Analysis of Row Partitioning Benefits
The partitioning definition used for “Scenario 1” on page 376 partitioned by month because many of the queries use months as their basic time unit.
Another option is to attempt to optimize access further by changing the granularity
of the partitioning scheme by partitioning at a finer level. Suppose the DBA considers
partitioning the table by day instead of by month. The table now has about 760 partitions
(25 months), with those corresponding to future dates in the current month being empty.
The results of telescoping the partition granularity for this table and query workload
look like this:
The effort to delete the oldest month of data is substantially the same as it was
for the same table defined with 25 primary index partitions. The run time for that
job is also substantially the same. Making the simplifying assumption that all months
have 30 days, the DBA would have to delete 30 smaller partitions with the oldest month
of data instead of deleting one larger partition, but the same number of rows are
deleted, and the elapsed time to delete them is roughly the same.
The nightly inserts benefit from the finer partitioning because instead of being concentrated
in one or two partitions out of 25, the inserted rows are now directed to three, four,
or at most five partitions out of 760; well under 1% of the partitions.

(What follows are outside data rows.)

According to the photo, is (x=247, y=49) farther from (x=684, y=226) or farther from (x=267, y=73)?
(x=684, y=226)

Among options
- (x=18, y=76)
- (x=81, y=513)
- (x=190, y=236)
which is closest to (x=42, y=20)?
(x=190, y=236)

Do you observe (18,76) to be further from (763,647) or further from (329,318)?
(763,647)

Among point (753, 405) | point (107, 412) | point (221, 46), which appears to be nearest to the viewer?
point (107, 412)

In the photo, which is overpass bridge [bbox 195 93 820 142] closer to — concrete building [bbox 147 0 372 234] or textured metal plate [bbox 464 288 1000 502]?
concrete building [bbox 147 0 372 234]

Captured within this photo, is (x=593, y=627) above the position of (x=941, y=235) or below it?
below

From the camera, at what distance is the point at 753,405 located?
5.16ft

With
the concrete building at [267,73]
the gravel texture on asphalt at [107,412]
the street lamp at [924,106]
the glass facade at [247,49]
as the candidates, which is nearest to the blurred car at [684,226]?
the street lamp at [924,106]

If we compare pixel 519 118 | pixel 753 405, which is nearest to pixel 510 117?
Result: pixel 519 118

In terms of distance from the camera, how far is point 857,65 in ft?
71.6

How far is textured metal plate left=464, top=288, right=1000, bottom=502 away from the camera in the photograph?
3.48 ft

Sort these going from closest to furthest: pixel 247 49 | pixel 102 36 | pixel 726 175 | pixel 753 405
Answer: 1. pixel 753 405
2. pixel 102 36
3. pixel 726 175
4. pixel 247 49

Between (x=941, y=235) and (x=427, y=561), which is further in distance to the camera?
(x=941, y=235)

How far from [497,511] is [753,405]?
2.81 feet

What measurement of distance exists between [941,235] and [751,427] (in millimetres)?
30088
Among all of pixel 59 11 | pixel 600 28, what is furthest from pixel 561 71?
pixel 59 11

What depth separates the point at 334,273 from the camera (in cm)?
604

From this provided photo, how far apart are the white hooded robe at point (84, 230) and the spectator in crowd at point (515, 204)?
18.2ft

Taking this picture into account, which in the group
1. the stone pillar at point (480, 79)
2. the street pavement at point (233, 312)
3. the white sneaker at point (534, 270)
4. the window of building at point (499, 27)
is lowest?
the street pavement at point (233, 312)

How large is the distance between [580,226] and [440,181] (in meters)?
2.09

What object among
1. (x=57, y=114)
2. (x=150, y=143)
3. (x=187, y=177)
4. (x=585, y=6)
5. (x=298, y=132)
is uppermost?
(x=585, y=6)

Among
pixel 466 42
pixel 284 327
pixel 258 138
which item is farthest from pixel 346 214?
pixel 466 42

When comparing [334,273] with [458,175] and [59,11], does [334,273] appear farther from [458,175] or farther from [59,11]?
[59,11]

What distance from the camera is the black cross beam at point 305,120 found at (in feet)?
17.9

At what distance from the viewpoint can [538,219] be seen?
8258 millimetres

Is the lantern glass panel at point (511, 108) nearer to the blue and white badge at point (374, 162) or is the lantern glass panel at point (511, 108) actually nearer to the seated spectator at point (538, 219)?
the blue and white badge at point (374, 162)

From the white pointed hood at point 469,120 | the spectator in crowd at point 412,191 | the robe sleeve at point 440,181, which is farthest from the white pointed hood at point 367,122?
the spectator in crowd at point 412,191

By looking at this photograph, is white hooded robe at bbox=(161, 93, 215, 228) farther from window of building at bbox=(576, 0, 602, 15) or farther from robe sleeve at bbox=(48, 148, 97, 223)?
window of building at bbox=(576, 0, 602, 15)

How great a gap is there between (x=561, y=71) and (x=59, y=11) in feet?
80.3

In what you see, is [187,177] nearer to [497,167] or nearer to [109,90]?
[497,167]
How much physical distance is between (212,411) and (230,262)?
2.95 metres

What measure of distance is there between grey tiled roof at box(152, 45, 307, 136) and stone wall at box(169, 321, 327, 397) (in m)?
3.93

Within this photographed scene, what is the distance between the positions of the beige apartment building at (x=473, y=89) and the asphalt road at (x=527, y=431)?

Most of the
inserts are directed to one partition, the one containing the activity for the day
just completed.
The short-running primary index access queries are not impacted either way by having
760 partitions instead of 25.
The ad hoc queries that usually analyze two or three months of data are also little
changed, now accessing roughly 60 out of 760 partitions rather than 2 out of 25, roughly
the same percentage of the defined partitions for the primary index. Queries varying
by the time of month, however, might realize some performance gain with the larger
number of partitions. For example, a query submitted on the fourth day of the month
might be likely to analyze the current day and the previous 33 days of data, while
a query submitted later in the month might restrict the analysis to that calendar
month. In this case, the 34 day query would involve 68 out of 760 partitions, instead
of 4 out of 25, a significantly smaller percentage.
The analysis queries examining 24 months of data run in about the same length of time
because they touch most of the rows in the table in either case.
The joins are not impacted by the number of partitions because there are no direct
joins against this table.